高尾山−2/2

 このお堂の後ろからは階段がアイスバーンになっていた。慎重に階段を登って行く。

 階段を登ると、なだらかな雪道になった。そして雪道から解放されると山頂だった。山頂着10時25分。

 山頂には大勢の人がいた。私は富士山が見える展望台(大見晴園地)へ向かった。
 見えた!富士山が正面にドーンと見え、手前にはピラミダルな大室山や丹沢の山々が見えた。前回登った石老山も見える。左端には、これまたピラミダルな大山が霞んで見えた。やはり高尾山の魅力はこの大展望にあるようだ。



(大山)

(手前から大室山、加入道山、富士山)

 私がこの高尾山の山頂から富士山と大山が見たいと思ったのは、実はこの三山が深いかかわりがあることを知ったからである。

「高尾山薬王院のHP」には、
『江戸時代には、高尾山から富士山山頂をめざし登拝修行の後、大山山頂までの登拝参拝が行われていました。大山と冨士山のご縁は深く、高尾山が富士の前立ち、大山が後ろ立ちの信仰があり、関東近辺の富士講のよりどころとなりました。』
 と書いてあった。

 高尾山から富士山まで行くのも大変だが、それから大山を登って高尾山まで戻って来るというのは、まさに命がけの修行だったに違いない。私は清掃登山で毎年大山へ登っているが、次は大山をレポートしなくては、と思った。

 山頂で展望を存分に楽しみ、軽い昼食を摂った。

 下りは「稲荷山コース」を下ることにした。

 展望台の左側(富士山に向かって)から急な階段を下って行く。登山者が続々と登って来る。こんな急な階段を登りに取らなくて良かったと思った。
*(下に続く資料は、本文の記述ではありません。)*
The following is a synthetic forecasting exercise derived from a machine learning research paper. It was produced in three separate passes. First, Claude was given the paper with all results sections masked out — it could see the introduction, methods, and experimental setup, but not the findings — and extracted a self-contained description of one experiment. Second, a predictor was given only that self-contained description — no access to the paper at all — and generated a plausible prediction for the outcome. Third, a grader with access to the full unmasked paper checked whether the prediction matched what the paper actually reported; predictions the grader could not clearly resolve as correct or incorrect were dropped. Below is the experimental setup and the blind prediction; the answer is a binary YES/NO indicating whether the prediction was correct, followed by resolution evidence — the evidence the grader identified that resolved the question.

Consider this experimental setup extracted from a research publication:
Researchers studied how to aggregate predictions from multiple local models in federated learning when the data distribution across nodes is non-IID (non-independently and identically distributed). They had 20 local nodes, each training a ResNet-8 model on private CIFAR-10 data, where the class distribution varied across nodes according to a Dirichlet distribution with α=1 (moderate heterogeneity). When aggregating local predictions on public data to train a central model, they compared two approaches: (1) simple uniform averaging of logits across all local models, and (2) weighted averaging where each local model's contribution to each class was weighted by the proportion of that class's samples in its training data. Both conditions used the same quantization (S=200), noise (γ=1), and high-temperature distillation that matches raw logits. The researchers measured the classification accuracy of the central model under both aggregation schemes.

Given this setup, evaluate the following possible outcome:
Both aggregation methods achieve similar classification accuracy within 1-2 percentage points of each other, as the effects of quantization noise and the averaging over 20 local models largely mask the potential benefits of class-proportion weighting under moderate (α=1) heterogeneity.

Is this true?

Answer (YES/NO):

 階段が終わると、アイスバーンになった。そして、日当たりの良い所はドロンコ道になって来た。

 さらにドロンコ道は続く。ギャル達がキャキャしている。そして、凍った道へ出るとホッとするから不思議だ。

 だが少し甘かった。アイスバーンの下り坂が待っていた。登山道脇の樹木に掴まりながら慎重に下って行った。アイゼンを付けようかと思ったが、ハイカーがアイゼンなしで登下山しているので気が引ける。もっとも凍っていない場所もあるので付けても中途半端なのだが・・。

 途中で、筑波山を見るのを忘れていたことに気づく。このコースは筑波山が見えるというので下って来たのだが、アイスバーンやドロンコ道で足元ばかり見ていて、展望など見る余裕がなかったのだ。

 やがて、なだらかでアイスバーンもなくなり気持ちのいい尾根を歩くようになった。冷たい風が爽やかに感じる。

 東屋とトイレが建った展望台へ到着。ここが筑波山が見えるという所に違いないと思った。しかし、新宿副都心のビル群は見えたが、筑波山は見えなかった。

 またドロンコ道になった。こんなドロンコ道を歩くのは久しぶりのような気がする。丹沢のバカ尾根以来かな。
 やっと雪や氷、ドロンコ道から解放された。気が付けば周りはクヌギやミズナラなどの落葉樹が多くなっていた。

 右下に駐車場が見えると、すぐに稲荷神社があった。
 ここから最後のアイスバーンの洗礼を受ける。階段の手すりに掴まりながら登山口へ降り立った。ちなみに12時18分だった。

 ケーブルカー駅前のベンチに座って一服。
 この山は、ワンピッチで登ってワンピッチで下って来てしまい、少し物足りなさを感じたが、いい汗をかくことが出来た。
 今日会った人は200人位だろうか。ケーブルカーやリフトで登っている人も多いだろうから登山者はその数倍になるだろう。

 下りでも外国人のパーティーや若いグループ、そして家族連れがなんと多かったことか。ここはコースを選べば初心者からベテラン、幼児から老人、車イスでも山頂に立てる。犬まで登っていた。さすがは登山者数、世界一の山だと思った。